▶ [TASK TO COMPLETE]: Look in the data below for the line that contains "Which item of". Copy that line and the remaining lines exactly.

───── DATA LISTING ─────

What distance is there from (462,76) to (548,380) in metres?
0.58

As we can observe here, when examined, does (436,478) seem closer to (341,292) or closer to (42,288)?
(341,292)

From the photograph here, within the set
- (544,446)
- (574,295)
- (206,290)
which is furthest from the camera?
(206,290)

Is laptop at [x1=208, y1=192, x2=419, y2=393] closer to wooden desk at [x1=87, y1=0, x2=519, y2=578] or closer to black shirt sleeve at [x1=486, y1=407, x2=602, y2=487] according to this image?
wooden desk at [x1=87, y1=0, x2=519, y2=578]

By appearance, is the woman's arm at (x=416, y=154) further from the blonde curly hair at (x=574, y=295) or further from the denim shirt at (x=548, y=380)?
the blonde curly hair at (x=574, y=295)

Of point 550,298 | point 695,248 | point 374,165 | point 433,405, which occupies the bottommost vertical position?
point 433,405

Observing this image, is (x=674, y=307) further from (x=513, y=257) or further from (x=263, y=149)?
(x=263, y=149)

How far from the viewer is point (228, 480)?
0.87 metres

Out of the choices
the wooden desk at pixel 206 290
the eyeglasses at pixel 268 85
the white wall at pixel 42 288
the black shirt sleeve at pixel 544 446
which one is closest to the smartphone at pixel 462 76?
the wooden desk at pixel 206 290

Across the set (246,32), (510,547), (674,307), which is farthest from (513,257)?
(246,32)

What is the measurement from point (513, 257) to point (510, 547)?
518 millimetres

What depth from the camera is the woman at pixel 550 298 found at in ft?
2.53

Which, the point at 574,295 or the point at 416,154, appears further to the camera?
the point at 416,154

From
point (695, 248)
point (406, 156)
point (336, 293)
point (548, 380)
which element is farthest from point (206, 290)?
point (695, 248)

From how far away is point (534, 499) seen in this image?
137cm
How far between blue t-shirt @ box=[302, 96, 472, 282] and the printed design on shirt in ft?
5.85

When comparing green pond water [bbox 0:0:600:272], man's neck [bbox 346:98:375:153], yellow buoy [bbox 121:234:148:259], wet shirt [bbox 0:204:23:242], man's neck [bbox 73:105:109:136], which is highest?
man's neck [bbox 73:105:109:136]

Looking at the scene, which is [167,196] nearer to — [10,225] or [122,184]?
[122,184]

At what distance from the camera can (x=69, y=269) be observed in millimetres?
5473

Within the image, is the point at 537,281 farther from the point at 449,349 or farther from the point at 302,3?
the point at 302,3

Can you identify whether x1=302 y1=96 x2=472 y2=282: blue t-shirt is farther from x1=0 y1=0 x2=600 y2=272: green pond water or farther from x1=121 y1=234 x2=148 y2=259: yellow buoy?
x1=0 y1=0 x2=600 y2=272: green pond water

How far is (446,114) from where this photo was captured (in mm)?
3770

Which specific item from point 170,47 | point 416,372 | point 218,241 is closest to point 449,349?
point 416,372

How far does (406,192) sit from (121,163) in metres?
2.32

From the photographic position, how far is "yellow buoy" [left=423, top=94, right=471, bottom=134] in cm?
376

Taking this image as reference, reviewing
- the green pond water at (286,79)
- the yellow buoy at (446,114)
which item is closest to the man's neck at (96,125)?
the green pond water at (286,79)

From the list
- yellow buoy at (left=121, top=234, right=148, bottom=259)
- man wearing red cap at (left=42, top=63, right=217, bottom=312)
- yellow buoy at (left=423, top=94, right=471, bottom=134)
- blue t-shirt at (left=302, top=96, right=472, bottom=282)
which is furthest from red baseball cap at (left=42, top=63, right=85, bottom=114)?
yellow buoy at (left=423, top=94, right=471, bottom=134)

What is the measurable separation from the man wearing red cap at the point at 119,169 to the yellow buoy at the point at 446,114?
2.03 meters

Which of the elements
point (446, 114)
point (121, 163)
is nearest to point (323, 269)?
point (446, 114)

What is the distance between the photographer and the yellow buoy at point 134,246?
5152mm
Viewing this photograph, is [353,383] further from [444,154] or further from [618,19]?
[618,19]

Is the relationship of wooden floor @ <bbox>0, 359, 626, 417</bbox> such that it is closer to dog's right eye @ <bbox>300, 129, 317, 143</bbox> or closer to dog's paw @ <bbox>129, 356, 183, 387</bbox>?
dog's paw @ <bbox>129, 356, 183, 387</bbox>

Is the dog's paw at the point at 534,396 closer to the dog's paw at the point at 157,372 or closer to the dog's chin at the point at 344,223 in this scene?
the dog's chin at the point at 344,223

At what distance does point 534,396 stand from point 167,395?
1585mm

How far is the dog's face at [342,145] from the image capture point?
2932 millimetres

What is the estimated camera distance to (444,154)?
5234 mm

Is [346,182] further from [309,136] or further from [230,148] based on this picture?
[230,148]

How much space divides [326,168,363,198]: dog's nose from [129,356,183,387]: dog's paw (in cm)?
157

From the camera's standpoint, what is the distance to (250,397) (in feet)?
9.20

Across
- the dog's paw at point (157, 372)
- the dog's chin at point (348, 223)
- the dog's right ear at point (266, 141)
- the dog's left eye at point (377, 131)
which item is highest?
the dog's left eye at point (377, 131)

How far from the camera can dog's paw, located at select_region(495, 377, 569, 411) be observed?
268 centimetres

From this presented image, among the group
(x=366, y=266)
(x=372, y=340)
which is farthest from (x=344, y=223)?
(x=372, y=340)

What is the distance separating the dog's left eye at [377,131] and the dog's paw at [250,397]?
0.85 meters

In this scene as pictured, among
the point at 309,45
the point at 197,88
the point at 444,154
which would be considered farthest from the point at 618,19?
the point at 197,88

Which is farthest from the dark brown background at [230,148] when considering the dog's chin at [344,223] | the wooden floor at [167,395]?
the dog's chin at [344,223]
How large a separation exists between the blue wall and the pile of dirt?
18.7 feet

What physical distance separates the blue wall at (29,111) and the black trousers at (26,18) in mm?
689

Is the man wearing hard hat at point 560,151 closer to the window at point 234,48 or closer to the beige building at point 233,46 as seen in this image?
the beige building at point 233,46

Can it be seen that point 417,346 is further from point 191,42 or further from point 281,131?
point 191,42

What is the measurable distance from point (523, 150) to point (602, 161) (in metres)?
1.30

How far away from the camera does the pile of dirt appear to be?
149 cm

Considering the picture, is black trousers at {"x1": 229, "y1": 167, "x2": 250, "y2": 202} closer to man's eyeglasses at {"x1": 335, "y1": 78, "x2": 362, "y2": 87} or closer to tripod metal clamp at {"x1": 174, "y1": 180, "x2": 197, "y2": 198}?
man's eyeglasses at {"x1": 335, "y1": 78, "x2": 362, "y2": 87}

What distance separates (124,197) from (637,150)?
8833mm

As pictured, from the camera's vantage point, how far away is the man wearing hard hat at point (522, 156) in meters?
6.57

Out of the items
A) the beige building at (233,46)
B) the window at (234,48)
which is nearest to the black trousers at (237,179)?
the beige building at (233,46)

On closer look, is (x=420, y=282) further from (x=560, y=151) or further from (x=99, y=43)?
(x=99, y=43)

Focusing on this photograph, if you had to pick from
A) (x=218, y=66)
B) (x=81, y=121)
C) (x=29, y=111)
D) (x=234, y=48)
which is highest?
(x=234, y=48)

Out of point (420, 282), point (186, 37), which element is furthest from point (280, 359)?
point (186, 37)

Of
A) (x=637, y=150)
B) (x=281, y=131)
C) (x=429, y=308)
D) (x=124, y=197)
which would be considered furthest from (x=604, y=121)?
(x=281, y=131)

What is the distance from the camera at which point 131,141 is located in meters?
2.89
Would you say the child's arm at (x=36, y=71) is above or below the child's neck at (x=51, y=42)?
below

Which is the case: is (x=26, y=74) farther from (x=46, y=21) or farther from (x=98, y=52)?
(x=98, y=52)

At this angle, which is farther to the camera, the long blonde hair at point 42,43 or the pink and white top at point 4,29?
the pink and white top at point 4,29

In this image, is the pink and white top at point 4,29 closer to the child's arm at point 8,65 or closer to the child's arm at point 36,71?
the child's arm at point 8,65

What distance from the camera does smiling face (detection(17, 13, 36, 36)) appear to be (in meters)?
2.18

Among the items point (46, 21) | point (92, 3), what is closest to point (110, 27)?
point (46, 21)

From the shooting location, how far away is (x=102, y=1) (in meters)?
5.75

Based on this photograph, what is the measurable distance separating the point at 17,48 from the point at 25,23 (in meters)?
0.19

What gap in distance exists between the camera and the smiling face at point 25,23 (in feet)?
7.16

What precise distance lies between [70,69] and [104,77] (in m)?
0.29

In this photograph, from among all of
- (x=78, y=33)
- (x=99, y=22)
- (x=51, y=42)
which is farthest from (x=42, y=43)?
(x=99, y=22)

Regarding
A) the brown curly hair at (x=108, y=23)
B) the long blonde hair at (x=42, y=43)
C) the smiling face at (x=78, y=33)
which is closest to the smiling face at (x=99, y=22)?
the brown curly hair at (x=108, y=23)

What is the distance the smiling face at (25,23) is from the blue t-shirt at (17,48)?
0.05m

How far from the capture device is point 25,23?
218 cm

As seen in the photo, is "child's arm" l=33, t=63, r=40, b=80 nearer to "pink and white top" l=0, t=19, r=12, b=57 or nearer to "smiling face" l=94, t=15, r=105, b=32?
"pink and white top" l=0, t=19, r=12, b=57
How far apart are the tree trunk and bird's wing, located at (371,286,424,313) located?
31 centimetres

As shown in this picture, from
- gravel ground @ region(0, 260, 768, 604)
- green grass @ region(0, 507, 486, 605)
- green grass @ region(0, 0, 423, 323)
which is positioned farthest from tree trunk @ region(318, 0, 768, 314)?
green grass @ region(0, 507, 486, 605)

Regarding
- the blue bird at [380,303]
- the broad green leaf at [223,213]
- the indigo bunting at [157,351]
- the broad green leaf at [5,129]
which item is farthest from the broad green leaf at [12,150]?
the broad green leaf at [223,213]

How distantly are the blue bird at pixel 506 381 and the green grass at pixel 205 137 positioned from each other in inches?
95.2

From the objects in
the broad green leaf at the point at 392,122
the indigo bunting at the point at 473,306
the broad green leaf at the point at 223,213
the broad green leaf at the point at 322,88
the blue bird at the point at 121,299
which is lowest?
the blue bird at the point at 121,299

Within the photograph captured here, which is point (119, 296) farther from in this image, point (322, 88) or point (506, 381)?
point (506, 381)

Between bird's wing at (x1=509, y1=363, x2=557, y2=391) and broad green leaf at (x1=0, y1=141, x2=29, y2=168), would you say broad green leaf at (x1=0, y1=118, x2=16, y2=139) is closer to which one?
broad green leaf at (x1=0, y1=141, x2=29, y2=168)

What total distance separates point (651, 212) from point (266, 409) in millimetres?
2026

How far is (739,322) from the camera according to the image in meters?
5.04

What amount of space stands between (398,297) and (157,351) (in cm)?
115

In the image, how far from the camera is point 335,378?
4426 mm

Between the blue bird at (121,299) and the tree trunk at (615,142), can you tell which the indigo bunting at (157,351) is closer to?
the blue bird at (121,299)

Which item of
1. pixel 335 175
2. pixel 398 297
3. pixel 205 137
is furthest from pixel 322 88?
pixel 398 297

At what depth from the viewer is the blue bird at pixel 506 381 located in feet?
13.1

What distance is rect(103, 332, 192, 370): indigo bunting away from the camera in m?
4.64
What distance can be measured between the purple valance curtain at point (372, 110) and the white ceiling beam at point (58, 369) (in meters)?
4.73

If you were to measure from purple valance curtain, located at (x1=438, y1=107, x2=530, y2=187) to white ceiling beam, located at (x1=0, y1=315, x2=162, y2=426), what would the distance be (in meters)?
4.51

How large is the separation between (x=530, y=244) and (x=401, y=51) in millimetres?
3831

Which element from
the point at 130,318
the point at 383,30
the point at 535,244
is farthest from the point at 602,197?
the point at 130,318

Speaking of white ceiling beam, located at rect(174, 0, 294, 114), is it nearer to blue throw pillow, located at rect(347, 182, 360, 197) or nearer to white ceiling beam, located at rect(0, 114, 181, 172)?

─────

▶ [REPLY TO THE TASK]:
Which item of
1. pixel 335 175
2. pixel 398 297
3. pixel 205 137
is furthest from pixel 322 88?
pixel 398 297

At what depth from the viewer is the blue bird at pixel 506 381 located in feet?
13.1

What distance is rect(103, 332, 192, 370): indigo bunting away from the camera in m?
4.64
What distance can be measured between the purple valance curtain at point (372, 110) and the white ceiling beam at point (58, 369) (in meters)?
4.73

If you were to measure from purple valance curtain, located at (x1=438, y1=107, x2=530, y2=187) to white ceiling beam, located at (x1=0, y1=315, x2=162, y2=426), what would the distance be (in meters)?
4.51

How large is the separation between (x=530, y=244) and (x=401, y=51) in millimetres?
3831

Which element from
the point at 130,318
the point at 383,30
the point at 535,244
is farthest from the point at 602,197?
the point at 130,318

Speaking of white ceiling beam, located at rect(174, 0, 294, 114), is it nearer to blue throw pillow, located at rect(347, 182, 360, 197) or nearer to white ceiling beam, located at rect(0, 114, 181, 172)?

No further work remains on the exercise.